Klinkenberg Zaanstad B.V. investigated using low-value biomass streams for heat generation. End goal is a torrefaction plant at production scale, to generate energy from what is now waste.
Klinkenberg Zaanstad B.V. has carried out a study into the usability and availability of unused low-value biomass streams that can be used to generate heat.


By torrefying and then pelleting these biomass streams, an end product is created with a high energy density that has superior properties compared to the untreated biomass. With financial support from the province of Noord-Holland in the form of an MIT feasibility grant, ten bio-waste streams were investigated on the following aspects:
  • Conversion efficiency of the torrefaction process per biomass type
  • Availability of the biomass
  • Combustion properties
  • The total cost of processing the biomass into a torrefied end product.

Batch test reactor

Feasibility studies carried out by CCS Energie-advies show that torrefaction provides a positive business case for a number of biomass species. Klinkenberg designed and built a torrefaction batch reactor in order to determine the optimal torrefaction conditions for each biomass type. By torrefying several batches of the same biomass species, each time changing a single parameter (such as residence time and temperature of the reactor), the optimal conditions for each biomass species were determined.

Verge grass

A good example of an unused biomass species is verge grass that becomes available during tillage of natural areas. With the torrefaction batch tester, the roadside grass was torrefied, see images.
Research into the combustion properties showed that existing medium-sized combustion boilers fired with wood pellets/chips (for example, to heat greenhouses, swimming pools or a residential tower) are suitable for firing torrefied pellets with a few modifications.

Torrefaction screw reactor

The promising results of the feasibility study led to a follow-up study with the ultimate goal of designing a large-scale torrefaction screw reactor that can torrefy 4 tonnes of fresh biomass per hour. In order to design and realise this large system, research is needed into how biomass behaves in a screw reactor. Among other things, the flow characteristics of each biomass species and the corresponding heat transfer from the reactor to the various biomasses are unknown process parameters that need to be determined for each biomass species.

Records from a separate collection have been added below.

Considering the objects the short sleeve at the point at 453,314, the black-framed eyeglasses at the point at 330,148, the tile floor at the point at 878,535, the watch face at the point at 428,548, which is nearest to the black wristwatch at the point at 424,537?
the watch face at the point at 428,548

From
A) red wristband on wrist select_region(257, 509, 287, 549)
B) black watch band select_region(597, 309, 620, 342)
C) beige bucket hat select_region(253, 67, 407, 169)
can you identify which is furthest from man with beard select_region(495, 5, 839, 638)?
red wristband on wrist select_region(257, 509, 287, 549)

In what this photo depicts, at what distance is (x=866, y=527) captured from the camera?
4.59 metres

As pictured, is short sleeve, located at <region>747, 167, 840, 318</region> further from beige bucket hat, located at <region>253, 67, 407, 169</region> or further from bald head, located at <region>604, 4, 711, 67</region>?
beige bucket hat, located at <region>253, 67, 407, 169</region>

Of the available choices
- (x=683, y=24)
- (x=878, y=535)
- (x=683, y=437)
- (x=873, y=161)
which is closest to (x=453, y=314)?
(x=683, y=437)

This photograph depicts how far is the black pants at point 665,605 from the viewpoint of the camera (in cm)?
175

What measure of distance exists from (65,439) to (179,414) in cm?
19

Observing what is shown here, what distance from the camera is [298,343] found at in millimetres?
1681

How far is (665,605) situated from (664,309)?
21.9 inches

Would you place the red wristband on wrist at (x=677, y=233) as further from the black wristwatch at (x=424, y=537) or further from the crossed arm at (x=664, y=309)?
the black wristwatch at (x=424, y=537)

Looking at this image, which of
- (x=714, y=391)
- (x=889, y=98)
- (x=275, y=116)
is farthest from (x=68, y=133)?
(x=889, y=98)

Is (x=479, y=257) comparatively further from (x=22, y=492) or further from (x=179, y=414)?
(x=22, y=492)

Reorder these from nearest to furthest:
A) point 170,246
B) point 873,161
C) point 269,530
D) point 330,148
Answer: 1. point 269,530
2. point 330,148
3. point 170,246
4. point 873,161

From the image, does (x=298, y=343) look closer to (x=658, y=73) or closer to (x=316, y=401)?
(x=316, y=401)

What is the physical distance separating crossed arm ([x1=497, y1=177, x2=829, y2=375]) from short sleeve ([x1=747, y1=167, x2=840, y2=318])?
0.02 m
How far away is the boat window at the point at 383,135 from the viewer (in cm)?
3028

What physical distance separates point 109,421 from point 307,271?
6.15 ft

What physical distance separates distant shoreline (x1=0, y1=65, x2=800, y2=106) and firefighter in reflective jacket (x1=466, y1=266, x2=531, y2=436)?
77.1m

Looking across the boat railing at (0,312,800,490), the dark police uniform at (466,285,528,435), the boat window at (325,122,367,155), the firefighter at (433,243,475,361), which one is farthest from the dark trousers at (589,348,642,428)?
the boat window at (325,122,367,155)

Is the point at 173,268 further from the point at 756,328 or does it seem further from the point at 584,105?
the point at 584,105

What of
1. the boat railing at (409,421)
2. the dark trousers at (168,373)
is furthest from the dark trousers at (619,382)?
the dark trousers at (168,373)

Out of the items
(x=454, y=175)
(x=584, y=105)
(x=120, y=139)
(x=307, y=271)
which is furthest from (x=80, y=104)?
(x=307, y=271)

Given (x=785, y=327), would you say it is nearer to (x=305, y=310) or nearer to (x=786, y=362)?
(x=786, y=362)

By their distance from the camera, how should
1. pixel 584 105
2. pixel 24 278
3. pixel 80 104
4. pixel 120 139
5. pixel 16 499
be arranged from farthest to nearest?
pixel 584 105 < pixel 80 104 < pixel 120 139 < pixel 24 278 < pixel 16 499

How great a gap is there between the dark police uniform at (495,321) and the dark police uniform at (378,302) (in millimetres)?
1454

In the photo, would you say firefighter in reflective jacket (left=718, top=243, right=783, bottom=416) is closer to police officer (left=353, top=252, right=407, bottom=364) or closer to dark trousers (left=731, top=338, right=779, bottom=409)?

In order to be able to determine these unknown process parameters, a follow-up study has been started that is subsidised by an MIT-R&D subsidy from the Province of Noord-Holland. The follow-up research consists of designing and building a mobile biomass torrefaction screw reactor that can torrefy 50 kg of fresh biomass per hour. The aim of this system is to test different biomass species under different process conditions. By investigating the effect of each process parameter, the most optimal process conditions can be determined for each biomass species. Later, these parameters will be used to set up a torrefaction plant at production scale.